Start of Block

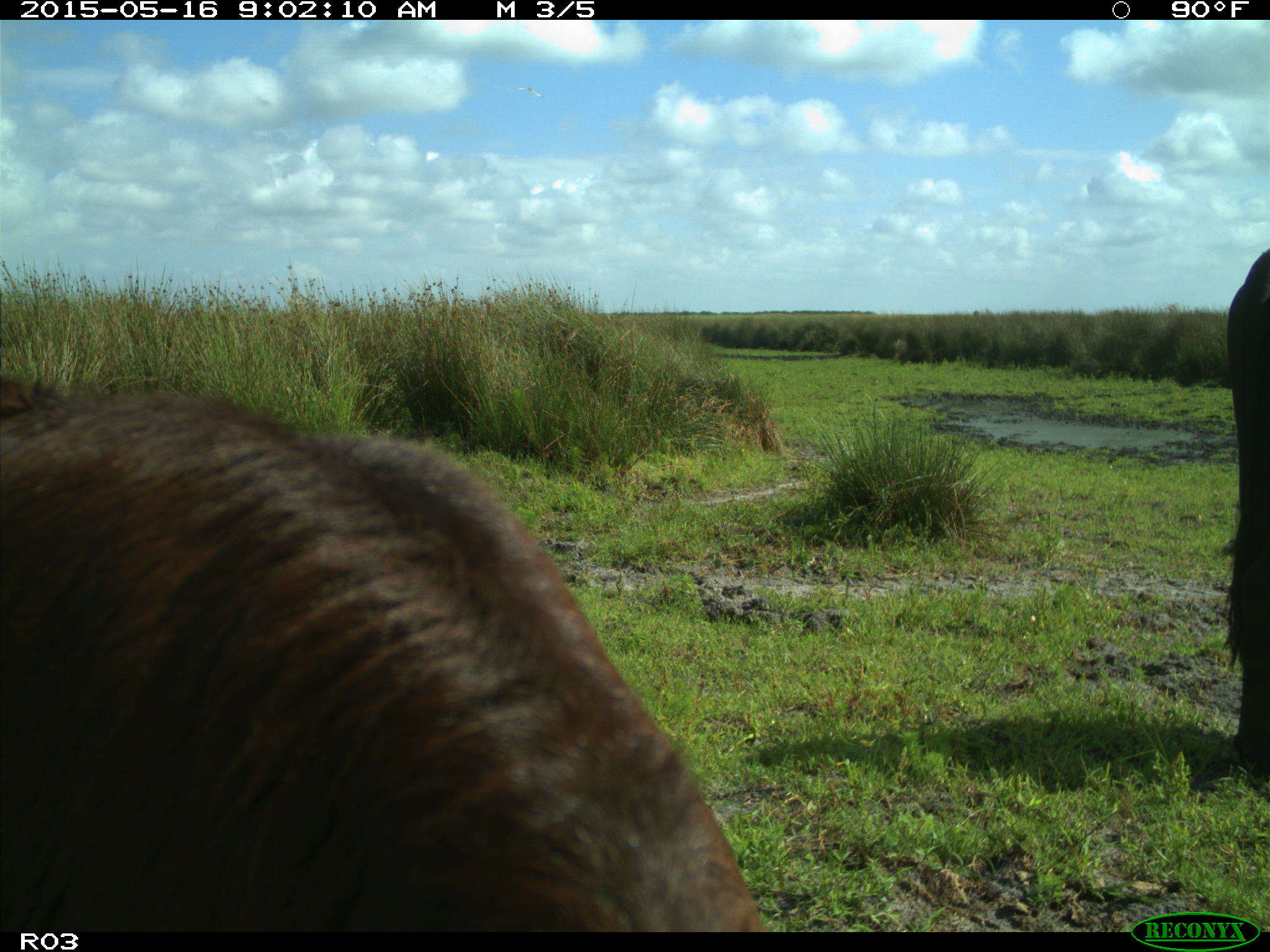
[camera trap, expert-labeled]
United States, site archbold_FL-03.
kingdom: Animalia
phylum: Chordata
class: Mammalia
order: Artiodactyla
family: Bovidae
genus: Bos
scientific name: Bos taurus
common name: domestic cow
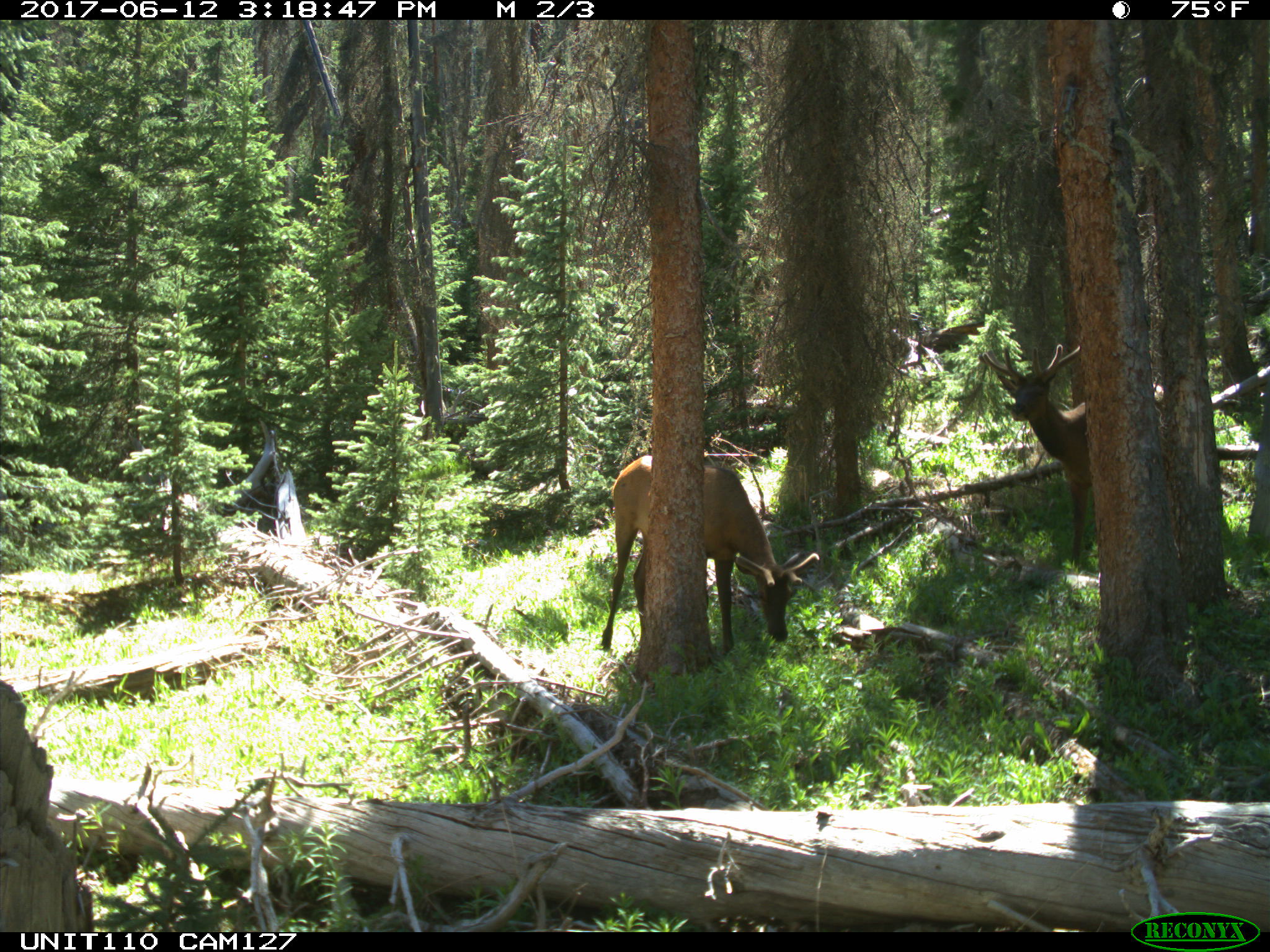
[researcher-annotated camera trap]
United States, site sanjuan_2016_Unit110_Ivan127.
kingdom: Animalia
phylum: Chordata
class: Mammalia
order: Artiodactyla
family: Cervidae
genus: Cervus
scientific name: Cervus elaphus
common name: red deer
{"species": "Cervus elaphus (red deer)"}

End of Block

Exercise: Your task is to repeat the material above exactly, without its pictures.

Solution to the problem:
[camera trap, expert-labeled]
United States, site archbold_FL-03.
kingdom: Animalia
phylum: Chordata
class: Mammalia
order: Artiodactyla
family: Bovidae
genus: Bos
scientific name: Bos taurus
common name: domestic cow
[researcher-annotated camera trap]
United States, site sanjuan_2016_Unit110_Ivan127.
kingdom: Animalia
phylum: Chordata
class: Mammalia
order: Artiodactyla
family: Cervidae
genus: Cervus
scientific name: Cervus elaphus
common name: red deer
{"species": "Cervus elaphus (red deer)"}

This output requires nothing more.